**PROVIDED RECORDS:**
[Start]
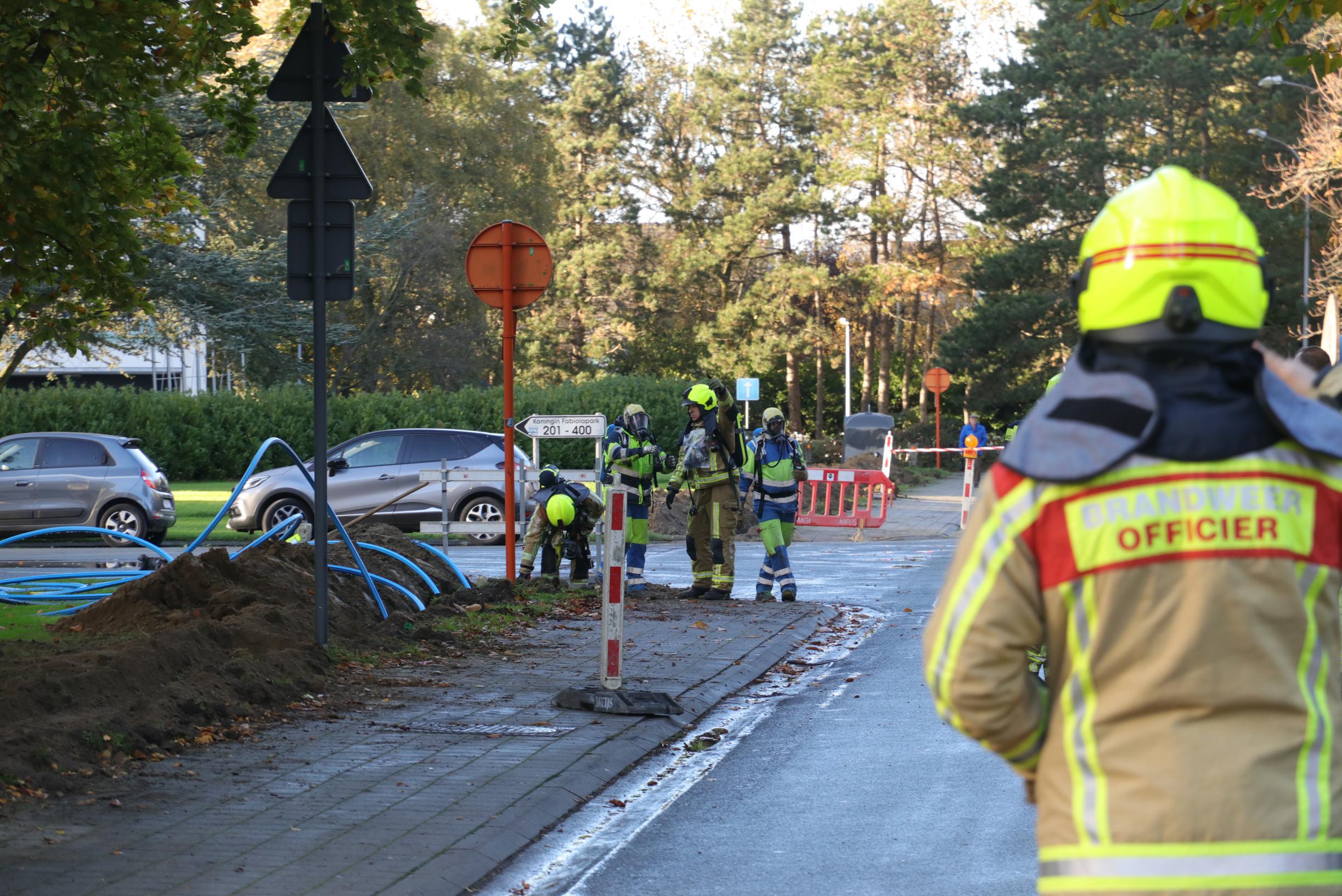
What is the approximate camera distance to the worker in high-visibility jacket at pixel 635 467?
[End]
[Start]
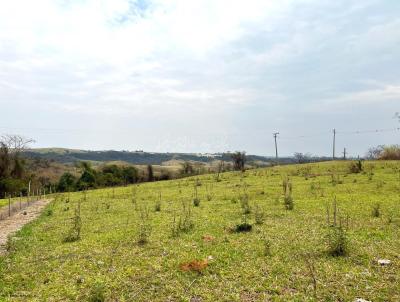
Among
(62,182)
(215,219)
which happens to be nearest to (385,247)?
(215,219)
[End]
**GOAL:**
Extract every line in the two blocks above that contains the word "distance".

**ANSWER TO THIS TASK:**
What is the approximate camera distance to the worker in high-visibility jacket at pixel 635 467?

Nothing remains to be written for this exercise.